Update AWS Organization
When your AWS organization failed to be added to FortiCNP, you can update the AWS organization account on FortiCNP to fix the configuration. It also gives you a chance to add or delete the optional permissions to the existing account. For more details, see AWS Permission and Resource Requirements
Update AWS Organization - Part 1
- From the FortiCNP navigation pane, go to ADMIN > Cloud Accounts, click Action button of the account and select Update Account.
- In Update AWS Account selection, select Update AWS Organization and click Update AWS Account.
- In Select Permissions section, select or unselect the optional permissions to be granted to FortiCNP.
- In CloudTrail section, select "Yes" to allow FortiCNP to create a CloudTrail for the account, or "No" if you already created one.
- Click Next Step to continue to the next page.
- Click Go to AWS CloudFormation Guide to be re-directed to AWS CloudFormation guide to clean up the previous configurations.
- A new page will pop up with the AWS CloudFormation Guide, click Create Stack to create a cleanup stack.
- Note: Do not change the UUID parameter value.
- Refresh the stack status page until the FortiCNPClean stack status shows "CREATE_COMPLETE".
- Go back to FortiCNP update account page, and click Continue.
Update AWS Organization - Part 2
After part 1 is completed, a status update will show that the cleanup stack have removed the old CloudFormation, roles, and policies.
- Click Next Step to continue with the rest of the steps.
- Click Go to AWS CloudFormation Guide again to create a new stack.

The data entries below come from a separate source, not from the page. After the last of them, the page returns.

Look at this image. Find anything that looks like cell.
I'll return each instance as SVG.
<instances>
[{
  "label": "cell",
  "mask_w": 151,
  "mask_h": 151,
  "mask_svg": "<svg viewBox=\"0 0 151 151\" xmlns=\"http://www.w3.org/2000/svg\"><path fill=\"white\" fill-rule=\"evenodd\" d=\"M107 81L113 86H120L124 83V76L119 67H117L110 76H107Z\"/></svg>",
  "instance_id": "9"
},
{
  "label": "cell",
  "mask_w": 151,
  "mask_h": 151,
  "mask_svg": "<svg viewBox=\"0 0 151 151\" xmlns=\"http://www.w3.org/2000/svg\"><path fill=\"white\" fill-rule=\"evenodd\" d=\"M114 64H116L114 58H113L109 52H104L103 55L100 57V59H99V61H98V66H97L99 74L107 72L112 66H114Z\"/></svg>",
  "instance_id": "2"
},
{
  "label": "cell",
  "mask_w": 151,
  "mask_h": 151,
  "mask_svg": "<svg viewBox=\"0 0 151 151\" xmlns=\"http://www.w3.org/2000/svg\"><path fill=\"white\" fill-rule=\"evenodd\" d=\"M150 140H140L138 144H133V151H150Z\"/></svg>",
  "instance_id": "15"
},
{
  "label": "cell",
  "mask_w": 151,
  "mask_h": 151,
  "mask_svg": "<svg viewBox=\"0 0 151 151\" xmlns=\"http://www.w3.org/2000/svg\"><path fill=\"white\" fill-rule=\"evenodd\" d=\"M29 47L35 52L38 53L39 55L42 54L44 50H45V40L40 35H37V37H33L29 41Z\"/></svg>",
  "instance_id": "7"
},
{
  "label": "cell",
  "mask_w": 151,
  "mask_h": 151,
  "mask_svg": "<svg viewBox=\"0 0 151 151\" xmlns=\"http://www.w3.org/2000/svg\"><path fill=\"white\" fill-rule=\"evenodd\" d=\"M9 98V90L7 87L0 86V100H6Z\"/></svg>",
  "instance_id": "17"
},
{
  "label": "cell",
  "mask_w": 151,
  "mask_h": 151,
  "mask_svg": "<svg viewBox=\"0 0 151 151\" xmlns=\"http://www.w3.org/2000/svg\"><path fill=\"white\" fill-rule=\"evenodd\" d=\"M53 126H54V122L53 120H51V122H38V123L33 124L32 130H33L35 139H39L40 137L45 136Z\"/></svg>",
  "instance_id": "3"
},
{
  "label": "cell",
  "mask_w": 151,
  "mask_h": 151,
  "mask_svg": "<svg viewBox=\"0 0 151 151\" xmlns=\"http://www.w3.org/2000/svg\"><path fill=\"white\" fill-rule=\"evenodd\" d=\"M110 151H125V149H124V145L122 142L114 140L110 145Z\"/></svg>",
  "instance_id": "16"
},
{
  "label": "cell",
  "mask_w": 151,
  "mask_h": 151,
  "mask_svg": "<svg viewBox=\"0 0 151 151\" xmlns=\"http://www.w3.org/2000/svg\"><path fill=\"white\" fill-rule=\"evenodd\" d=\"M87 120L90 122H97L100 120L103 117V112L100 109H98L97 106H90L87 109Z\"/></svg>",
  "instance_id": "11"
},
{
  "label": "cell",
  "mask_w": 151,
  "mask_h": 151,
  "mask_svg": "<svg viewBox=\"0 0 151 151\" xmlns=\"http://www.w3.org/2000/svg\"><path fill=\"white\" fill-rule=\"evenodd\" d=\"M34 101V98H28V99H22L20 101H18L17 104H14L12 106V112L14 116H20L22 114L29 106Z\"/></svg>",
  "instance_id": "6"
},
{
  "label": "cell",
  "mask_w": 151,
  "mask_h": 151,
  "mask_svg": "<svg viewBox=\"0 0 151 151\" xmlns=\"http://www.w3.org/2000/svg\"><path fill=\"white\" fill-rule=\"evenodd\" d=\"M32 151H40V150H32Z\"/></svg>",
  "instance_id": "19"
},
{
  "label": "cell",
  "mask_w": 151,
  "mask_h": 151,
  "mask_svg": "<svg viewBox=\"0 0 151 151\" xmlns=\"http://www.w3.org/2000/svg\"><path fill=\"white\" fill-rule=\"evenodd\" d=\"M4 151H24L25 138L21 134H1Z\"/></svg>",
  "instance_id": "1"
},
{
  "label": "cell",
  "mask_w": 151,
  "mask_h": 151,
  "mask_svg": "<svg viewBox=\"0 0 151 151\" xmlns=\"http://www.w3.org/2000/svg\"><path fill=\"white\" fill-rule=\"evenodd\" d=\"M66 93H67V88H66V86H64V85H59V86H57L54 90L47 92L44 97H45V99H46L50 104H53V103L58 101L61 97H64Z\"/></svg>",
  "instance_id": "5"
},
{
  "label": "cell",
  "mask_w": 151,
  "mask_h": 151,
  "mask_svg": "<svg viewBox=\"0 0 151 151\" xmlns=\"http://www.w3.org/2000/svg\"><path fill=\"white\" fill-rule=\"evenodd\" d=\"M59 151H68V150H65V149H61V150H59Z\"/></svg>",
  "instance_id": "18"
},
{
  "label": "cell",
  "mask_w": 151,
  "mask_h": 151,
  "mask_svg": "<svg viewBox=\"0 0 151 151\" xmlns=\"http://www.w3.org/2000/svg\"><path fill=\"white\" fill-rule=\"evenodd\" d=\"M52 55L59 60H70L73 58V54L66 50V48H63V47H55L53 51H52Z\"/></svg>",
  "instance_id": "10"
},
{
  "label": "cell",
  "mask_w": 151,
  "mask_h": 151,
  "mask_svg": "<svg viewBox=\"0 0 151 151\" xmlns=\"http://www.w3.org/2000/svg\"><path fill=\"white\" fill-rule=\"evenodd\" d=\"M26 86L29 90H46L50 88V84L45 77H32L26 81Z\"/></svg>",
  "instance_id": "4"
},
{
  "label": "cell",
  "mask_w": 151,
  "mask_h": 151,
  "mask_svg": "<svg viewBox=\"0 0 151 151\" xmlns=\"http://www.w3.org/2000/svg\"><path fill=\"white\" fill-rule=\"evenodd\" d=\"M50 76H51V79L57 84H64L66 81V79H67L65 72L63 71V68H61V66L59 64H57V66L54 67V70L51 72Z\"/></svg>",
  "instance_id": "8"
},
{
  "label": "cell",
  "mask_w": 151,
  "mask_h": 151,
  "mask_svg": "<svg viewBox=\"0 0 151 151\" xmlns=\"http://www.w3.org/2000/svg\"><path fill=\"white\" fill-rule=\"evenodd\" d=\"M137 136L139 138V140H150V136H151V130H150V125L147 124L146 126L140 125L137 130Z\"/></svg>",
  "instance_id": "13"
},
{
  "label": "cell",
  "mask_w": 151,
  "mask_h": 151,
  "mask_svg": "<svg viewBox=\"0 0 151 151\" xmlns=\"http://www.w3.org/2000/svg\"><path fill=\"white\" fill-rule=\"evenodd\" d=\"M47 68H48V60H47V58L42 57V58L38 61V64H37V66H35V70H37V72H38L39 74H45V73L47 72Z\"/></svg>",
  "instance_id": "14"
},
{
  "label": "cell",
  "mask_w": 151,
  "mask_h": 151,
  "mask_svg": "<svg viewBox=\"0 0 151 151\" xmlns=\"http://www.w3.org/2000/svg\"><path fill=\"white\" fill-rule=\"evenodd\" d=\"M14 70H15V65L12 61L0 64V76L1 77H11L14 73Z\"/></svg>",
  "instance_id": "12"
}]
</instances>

- A new page will pop up with the AWS CloudFormation Guide, click Create Stack to create the CloudFormation stack.
- Refresh the stack status page until the FortiCNPOrganization stack status shows "CREATE_COMPLETE".

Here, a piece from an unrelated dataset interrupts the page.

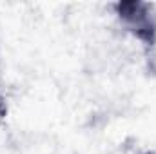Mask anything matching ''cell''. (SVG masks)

- Go back to FortiCNP add account page.
- If you used a custom RoleName, select "Yes I defined a custom RoleName.", and enter the custom RoleName.
- If not, select "No, I did NOT define a custom RoleName."
- If you would like to receive notification when the add account process is completed (recommended), click Get Email Notification drop down menu, enter an e-mail address and press
Enter
. Add additional email addresses as needed. - Click Next Step to continue with the configuration.
- FortiCNP will check if the AWS Stack, Roles, and Policies are created successfully, click Next Step to continue.
- Select the sub-accounts of the AWS organization to be added to FortiCNP, then click Update AWS Organization to finish.
Note: Do not change the UUID parameter value.